17 March 2009

Pemilihan Kepala Daerah dan Amendemen Kelima

Published by Indonesian Media

Koran Tempo, 13 October 2004


Refly Harun

Peneliti Pusat Studi Hukum Tatanegara Universitas Indonesia


Reformasi konstitusi atau atau amandemen konstitusi telah menghilang dari wacana publik setelah ditetapkannya Perubahan Keempat UUD 1945 pada Sidang MPR Tahun 2002. Sekalipun kemudian MPR membentuk Komisi Konstitusi untuk menunaikan amanat ST MPR 2002 dan ST MPR 2003, publik sepertinya sudah tidak bergairah lagi membicakan isu amandemen. Terlebih ada isu lain yang lebih seksi, yaitu Pemilu 2004. Bisa dibilang, segenap energi publik hanya diarahkan pada pernak-pernik pemilu dan akrobat-akrobat politik yang mengiringinya.


Kini, setelah prosesi pemilu berakhir, ada baiknya memikirkan kembali tentang kelanjutan reformasi konstitusi. Ada problem-problem objektif kenegaraan yang menuntut penyelesaian melalui perubahan konstitusi, tidak cukup dengan perubahan undang-undang, apalagi peraturan di bawahnya lagi. Pemilihan langsung kepala daerah (pilkadal) adalah contoh kasus betapa amandemen menjadi sebuah kemestian.

Pada 29 September lalu, pada saat injury time karena dua hari lagi akan berakhir masa tugasnya, DPR periode 1999-2004 telah menyetujui perubahan UU Nomor 22 Tahun 1999 tentang Pemerintahan Daerah, atau yang lazim disebut dengan UU Otonomi Daerah (UU Otda). Salah satu butir terpenting adalah diadopsinya instrumen pilkadal. Instrumen ini melengkapi instrumen pemilihan presiden secara langsung yang sudah diadopsi bahkan di tingkat konstitusi.

§ Bahan sumber:
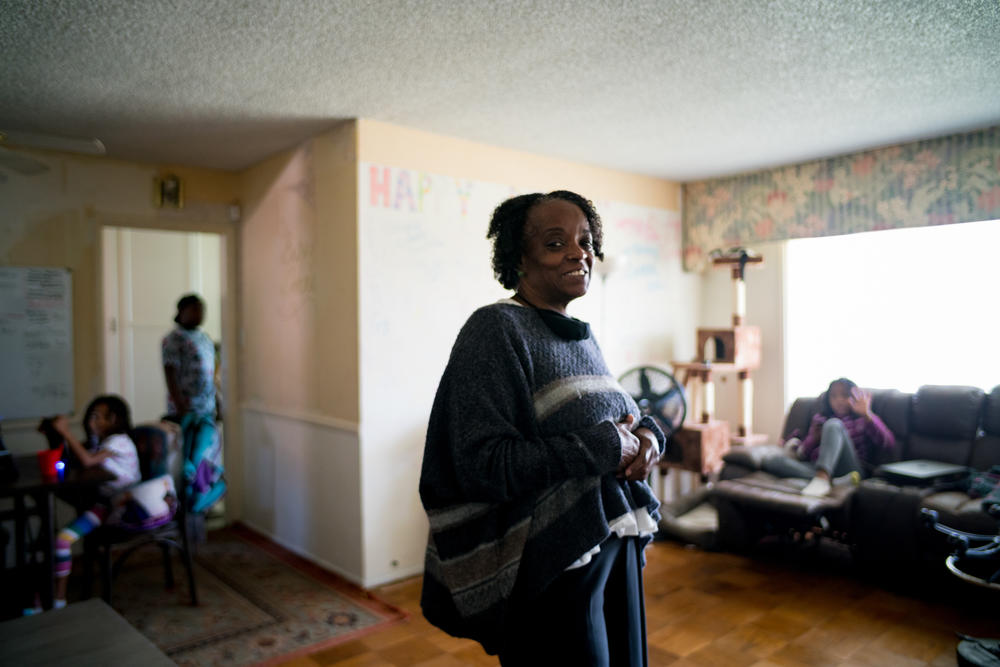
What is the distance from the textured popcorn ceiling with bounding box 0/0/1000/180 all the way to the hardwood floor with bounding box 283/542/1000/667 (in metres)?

§ Tugas: Teruskan tulisan tentang pemilihan kepala daerah dan amendemen kelima UUD 1945 mulai dari kalimat terakhirnya.

§ Jawaban:
Membaca aturan-aturan pilkadal dalam UU Otda yang baru itu, terasa betul ada problem-problem konstitusional yang memang tidak mungkin terpecahkan hanya dengan pengaturan di tingkat undang-undang. Atau dengan kata lain, pengaturan di tingkat undang-undang berada pada posisi maju kena mundur kena karena konstitusi amandemen telah menciptakan beragam jebakan. Jebakan tersebut terlihat antara lain melalui pengaturan mengenai penyelenggara pemilu, pengajuan sengketa hasil pemilu, dan pemberhentian kepala daerah.

***


Isu utama yang menonjol selama proses perubahan UU Otda adalah, masuk dalam rezim manakah pengaturan tentang pilkadal, apakah rezim pemilu ataukah rezim pemerintahan daerah. Bila rezim pemilu, acuannya jelas Pasal 22E Perubahan Ketiga UUD 1945. Tetapi bila rezim pemerintahan daerah, yang harus dijadikan landasan adalah Pasal 18 Perubahan Kedua UUD 1945, terutama Pasal 18 ayat (5).

Bila pemilu presiden/wakil presiden, anggota DPR, anggota DPD, dan bahkan para anggota DPRD (baik tingkat provinsi maupun kota/kabupaten) masuk dalam rezim pemilu, sudah selayaknya pilkadal pun masuk dalam ranah yang sama. Bukankah gubernur/walikota/bupati adalah eksekutif atau kepala daerah yang nantinya akan bekerja sama dengan DPRD dalam menjalankan roda pemerintahan daerah.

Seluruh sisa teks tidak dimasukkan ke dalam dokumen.